Although the administration’s most strident actions against China began more than a year ago, they have gained momentum since March, when Trump determined that he would at once blame China for the spread of the novel coronavirus and accuse Biden of being soft on Beijing.
Since then, the administration has steadily ramped up sanctions against China over Taiwan, Tibet, trade, Hong Kong and the South China Sea. It has also moved against the Chinese telecoms giant Huawei and sought restrictions on Chinese social media applications like TikTok and WeChat.
Last week, the State Department’s policy planning office released a 70-page China policy strategy document. While it contains little in the way of immediate policy recommendations, it advocates for increased support and cooperation with Taiwan.
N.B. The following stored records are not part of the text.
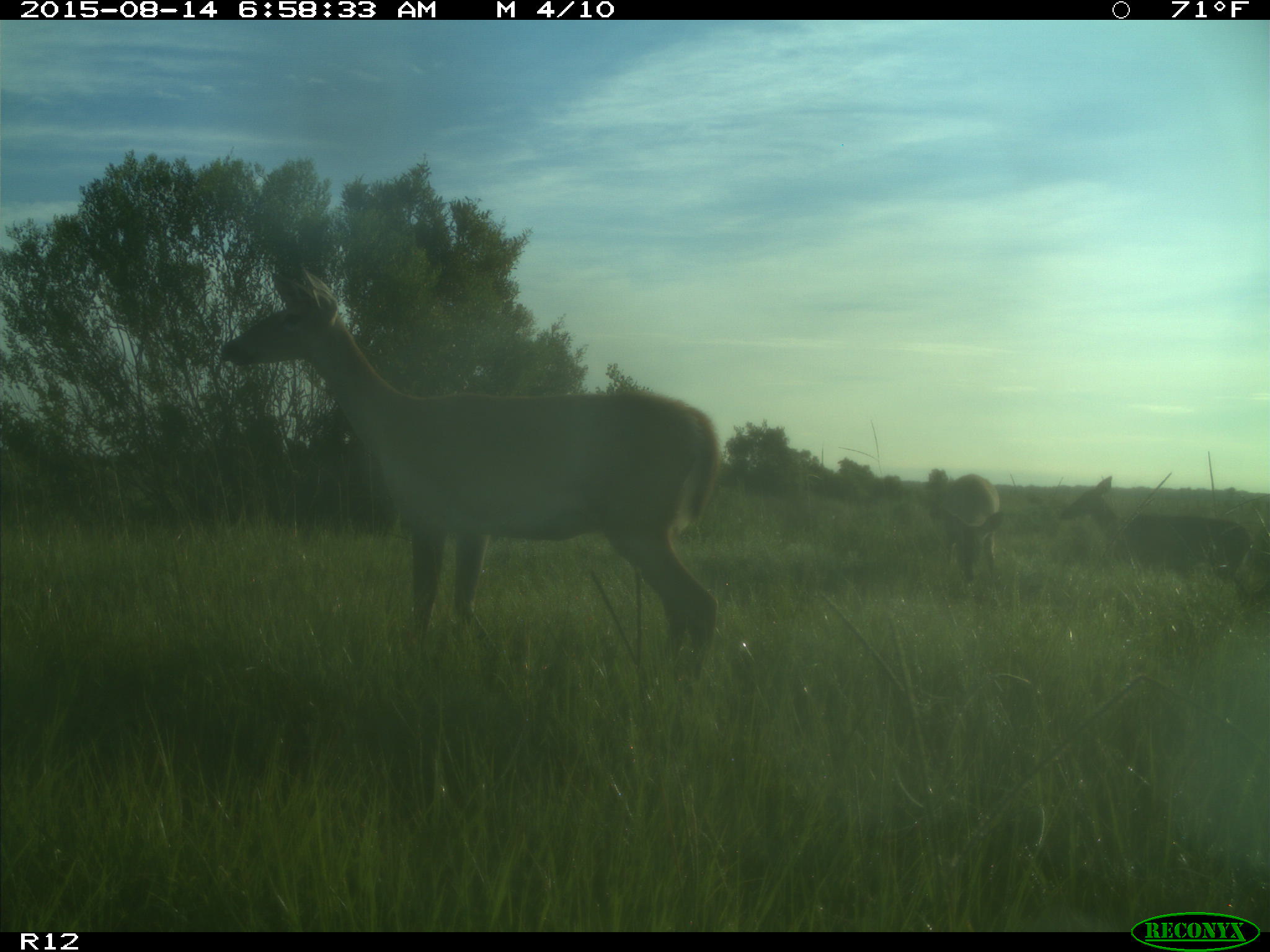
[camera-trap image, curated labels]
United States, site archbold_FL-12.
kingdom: Animalia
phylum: Chordata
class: Mammalia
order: Artiodactyla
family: Cervidae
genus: Odocoileus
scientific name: Odocoileus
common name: deer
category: unidentified deer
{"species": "unidentified deer (deer) (Odocoileus)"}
Indeed, as the document was released, U.S. officials were meeting with Taiwanese counterparts in Washington to discuss economic cooperation.
Sunday marked the formal withdrawal of the U.S. from the “Open Skies Treaty” with Russia, which allowed each country overflight rights to inspect military facilities. The withdrawal, six months after the U.S. notified the Russians of its intent, leaves only one arms-control pact still in force between the former Cold War foes — the New START treaty, which limits the number of nuclear warheads each may have. That treaty will expire in February.
The Trump administration had said it wasn’t interested in extending the New START treaty unless China also joined, something Beijing has rejected. In recent weeks, however, the administration has eased its stance and said it’s willing to consider an extension. As the transition to the Biden administration approaches, those negotiations remain a work in progress.